Re: [GENERAL] Query generator

2016-10-16 Thread Vinicius Segalin
2016-10-16 8:54 GMT-02:00 Andreas Seltenreich <seltenre...@gmx.de>:

> Vinicius Segalin <vinisega...@gmail.com> writes:
>
> > 2016-09-29 16:32 GMT-03:00 Julien Rouhaud <julien.rouh...@dalibo.com>:
> >
> > >  You should try sqlsmith (https://github.com/anse1/sqlsmith), which
> works
> > >  very well.
> >
> > I had found this one before, but all I could get was queries using
> > "standard" tables, like the ones from pg_catalog and
> > information_schema. It didn't generate queries from the tables I've
> > created.
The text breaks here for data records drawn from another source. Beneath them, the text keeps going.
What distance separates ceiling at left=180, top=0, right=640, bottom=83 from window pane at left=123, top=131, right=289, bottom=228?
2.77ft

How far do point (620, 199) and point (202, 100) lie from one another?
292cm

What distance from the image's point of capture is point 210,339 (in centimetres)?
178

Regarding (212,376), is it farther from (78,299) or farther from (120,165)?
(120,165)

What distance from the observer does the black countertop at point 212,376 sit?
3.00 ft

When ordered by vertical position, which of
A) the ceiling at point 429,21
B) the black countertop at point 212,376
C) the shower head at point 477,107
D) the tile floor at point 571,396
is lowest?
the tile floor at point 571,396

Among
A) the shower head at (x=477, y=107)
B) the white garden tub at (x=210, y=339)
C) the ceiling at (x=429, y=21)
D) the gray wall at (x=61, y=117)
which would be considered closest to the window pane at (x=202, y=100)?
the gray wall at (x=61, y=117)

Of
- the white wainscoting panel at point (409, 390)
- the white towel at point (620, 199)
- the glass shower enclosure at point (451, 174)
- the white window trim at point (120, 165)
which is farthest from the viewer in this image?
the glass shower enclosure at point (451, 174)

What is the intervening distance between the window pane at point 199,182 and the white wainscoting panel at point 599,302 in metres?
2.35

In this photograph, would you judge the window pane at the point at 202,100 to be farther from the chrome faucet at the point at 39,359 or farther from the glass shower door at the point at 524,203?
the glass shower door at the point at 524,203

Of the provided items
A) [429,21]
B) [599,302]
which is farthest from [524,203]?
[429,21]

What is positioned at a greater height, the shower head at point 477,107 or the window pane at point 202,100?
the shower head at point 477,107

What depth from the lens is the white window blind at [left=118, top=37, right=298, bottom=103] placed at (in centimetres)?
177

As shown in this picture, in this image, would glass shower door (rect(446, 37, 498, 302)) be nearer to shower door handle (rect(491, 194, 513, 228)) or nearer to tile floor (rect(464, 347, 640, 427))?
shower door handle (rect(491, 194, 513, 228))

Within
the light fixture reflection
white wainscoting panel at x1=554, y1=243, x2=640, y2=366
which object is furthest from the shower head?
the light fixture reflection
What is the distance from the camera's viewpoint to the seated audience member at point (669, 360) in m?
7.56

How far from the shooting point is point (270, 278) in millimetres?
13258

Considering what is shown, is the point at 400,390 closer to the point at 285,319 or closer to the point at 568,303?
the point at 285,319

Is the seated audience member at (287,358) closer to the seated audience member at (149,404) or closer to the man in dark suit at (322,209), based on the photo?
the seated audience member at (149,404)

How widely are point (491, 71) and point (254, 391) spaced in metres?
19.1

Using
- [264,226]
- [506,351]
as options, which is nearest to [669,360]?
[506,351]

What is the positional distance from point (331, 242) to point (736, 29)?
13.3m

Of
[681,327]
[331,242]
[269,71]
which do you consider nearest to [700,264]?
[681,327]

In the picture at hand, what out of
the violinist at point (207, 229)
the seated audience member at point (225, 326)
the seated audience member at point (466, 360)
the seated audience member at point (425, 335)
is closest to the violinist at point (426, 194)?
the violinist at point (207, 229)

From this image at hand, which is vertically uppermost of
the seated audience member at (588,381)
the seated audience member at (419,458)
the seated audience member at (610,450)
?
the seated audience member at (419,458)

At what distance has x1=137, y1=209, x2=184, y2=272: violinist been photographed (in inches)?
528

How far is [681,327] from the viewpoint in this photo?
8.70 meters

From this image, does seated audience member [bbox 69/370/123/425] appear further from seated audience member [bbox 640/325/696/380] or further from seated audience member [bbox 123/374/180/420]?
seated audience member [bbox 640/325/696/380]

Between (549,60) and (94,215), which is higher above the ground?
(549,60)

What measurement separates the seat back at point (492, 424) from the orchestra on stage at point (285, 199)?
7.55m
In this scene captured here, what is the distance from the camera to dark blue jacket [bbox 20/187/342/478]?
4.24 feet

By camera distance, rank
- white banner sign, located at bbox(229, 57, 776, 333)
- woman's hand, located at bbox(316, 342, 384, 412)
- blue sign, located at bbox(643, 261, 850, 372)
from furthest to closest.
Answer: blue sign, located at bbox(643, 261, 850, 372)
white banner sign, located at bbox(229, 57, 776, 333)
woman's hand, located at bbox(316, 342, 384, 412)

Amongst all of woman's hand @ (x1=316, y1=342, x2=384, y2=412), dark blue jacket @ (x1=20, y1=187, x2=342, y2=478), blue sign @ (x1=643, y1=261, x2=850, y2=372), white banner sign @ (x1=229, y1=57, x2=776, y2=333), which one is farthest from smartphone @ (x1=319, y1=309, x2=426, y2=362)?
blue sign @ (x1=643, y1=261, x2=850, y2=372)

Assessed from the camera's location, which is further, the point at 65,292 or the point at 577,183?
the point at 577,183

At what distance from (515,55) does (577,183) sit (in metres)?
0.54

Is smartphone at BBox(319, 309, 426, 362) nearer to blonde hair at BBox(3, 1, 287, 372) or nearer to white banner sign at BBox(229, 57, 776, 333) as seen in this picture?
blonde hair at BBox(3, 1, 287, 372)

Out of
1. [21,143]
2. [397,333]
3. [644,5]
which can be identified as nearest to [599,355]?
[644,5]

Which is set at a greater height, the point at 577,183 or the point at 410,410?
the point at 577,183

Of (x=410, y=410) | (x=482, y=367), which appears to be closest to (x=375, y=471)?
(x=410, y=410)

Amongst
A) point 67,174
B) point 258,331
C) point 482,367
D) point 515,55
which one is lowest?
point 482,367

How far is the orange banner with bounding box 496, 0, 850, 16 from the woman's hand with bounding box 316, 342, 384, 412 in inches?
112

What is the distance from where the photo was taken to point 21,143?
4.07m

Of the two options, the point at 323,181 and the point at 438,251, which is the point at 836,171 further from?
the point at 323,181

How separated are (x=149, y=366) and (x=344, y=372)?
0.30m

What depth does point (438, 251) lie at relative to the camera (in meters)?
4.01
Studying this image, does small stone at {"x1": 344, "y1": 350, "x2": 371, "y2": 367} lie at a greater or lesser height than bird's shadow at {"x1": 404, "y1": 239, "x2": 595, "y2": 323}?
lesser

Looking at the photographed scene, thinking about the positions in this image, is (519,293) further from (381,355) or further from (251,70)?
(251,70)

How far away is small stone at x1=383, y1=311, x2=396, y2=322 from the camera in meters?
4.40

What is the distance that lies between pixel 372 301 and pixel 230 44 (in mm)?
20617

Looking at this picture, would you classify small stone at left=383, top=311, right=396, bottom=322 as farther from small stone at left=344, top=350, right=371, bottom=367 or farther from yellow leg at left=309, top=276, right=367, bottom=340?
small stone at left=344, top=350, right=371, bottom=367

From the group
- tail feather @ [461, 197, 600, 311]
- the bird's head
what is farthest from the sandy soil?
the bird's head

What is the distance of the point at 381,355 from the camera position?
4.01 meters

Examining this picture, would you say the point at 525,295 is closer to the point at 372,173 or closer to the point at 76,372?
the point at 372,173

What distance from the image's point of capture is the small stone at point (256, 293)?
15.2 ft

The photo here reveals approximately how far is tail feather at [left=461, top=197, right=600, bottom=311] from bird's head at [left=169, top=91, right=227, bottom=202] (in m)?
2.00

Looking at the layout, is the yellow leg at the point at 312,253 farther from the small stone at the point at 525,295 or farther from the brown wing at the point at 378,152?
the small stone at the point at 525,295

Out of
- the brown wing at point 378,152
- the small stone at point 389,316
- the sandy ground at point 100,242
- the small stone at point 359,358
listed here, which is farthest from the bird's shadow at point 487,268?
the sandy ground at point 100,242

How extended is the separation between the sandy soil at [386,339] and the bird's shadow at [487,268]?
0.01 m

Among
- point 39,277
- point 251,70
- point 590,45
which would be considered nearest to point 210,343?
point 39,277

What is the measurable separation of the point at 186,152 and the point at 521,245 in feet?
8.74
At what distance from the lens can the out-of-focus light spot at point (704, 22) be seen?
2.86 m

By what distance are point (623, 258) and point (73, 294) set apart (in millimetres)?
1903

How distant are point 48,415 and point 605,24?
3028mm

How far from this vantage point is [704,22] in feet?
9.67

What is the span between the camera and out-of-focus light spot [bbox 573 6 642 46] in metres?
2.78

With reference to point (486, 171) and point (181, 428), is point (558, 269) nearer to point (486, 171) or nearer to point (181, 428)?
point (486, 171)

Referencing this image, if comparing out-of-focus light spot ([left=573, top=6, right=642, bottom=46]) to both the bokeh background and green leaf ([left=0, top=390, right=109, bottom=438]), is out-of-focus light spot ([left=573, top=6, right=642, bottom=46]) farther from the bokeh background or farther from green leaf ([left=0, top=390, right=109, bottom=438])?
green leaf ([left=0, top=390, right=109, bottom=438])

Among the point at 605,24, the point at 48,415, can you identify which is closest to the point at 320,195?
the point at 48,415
Was I doing something wrong?
>
> It should pick your relations with the same likelihood it picks the
> catalog tables.  You could verify this for with, e.g.,
>
> sqlsmith --dry-run | grep your_table_name
>
> Thanks to Julien, sqlsmith's master branch now has an option
> --exclude-catalog that inhibits use of catalog relations.  If you are
> building from github, you might want to give it another chance with this
> option.  I'll probably do a proper release in next two weeks.
>
> Feedback welcome :-)
>
> regards,
> Andreas
>

Yes, I was talking in private with him and he came up with this solution.
Thank you again, Julien.
I need to try it again, did a quick test on friday, but it looks like it
works perfectly! :)


Re: [GENERAL] Query generator

2016-09-29 Thread Vinicius Segalin
2016-09-29 16:32 GMT-03:00 Julien Rouhaud <julien.rouh...@dalibo.com>:

> On 29/09/2016 21:27, Vinicius Segalin wrote:
> > Hi everyone,
> >
>
> Hello,
>
> > Does anyone know a random query generator for Postgres? Something that
> > gets my schema and, based on that, generates hundreds of different
> > queries with join, group by, etc.
> >
>
> You should try sqlsmith (https://github.com/anse1/sqlsmith), which works
> very well.


I had found this one before, but all I could get was queries using
"standard" tables, like the ones from pg_catalog and information_schema. It
didn't generate queries from the tables I've created. Was I doing something
wrong?


[GENERAL] Query generator

2016-09-29 Thread Vinicius Segalin
Hi everyone,

Does anyone know a random query generator for Postgres? Something that gets
my schema and, based on that, generates hundreds of different queries with
join, group by, etc.

Thank you.


Re: [GENERAL] Predicting query runtime

2016-09-13 Thread Vinicius Segalin
2016-09-13 17:12 GMT-03:00 Oleg Bartunov :
>
>
> FYI, please check https://pgconf.ru/2016/89977
>
>
 Interesting! Was this presentation filmed? Or would you have a post or
something else with more details?


Re: [GENERAL] Predicting query runtime

2016-09-12 Thread Vinicius Segalin
2016-09-12 18:22 GMT-03:00 Istvan Soos :

> Hi Vinicius,
>
> At Heap we have non-trivial complexity in our analytical queries, and
> some of them can take a long time to complete. We did analyze features
> like the query planner's output, our query properties (type,
> parameters, complexity) and tried to automatically identify factors
> that contribute the most into the total query time. It turns out that
> you don't need to use machine learning for the basics, but at this
> point we were not aiming for predictions yet.
>

And how did you do that? Manually analyzing some queries?
But I think, as you said, it wouldn't apply for predictions, but instead
for making long queries run faster, right?


>
> As a spoiler: queries take long time because they do a lot of IO.
> Features like reachback depth and duration (e.g. what period is the
> analytical query about) can contribute a lot to the amount of IO,
> thus, the query time. I have a blog post in my queue about our
> analysis, would gladly bump its priority if there is interest in such
> details.
>

If it's not too much work, I would like to have some details on your
process. It looks it's not exactly what I'm trying to do, but would
certainly help me with my work.


> I'm also curious: if you had a great way to predict the time/cost of
> the queries, how would you use it?


I'm working on something for my master degree (it's the idea, and I really
hope I can make it possible) where I'll help the user choosing the
resources for the database that will give him the best performance (or at
least the performance he thinks it's good enough). So the idea would be to
train each machine (with different resources) and then be able to predict
for an specific query what the performance would be.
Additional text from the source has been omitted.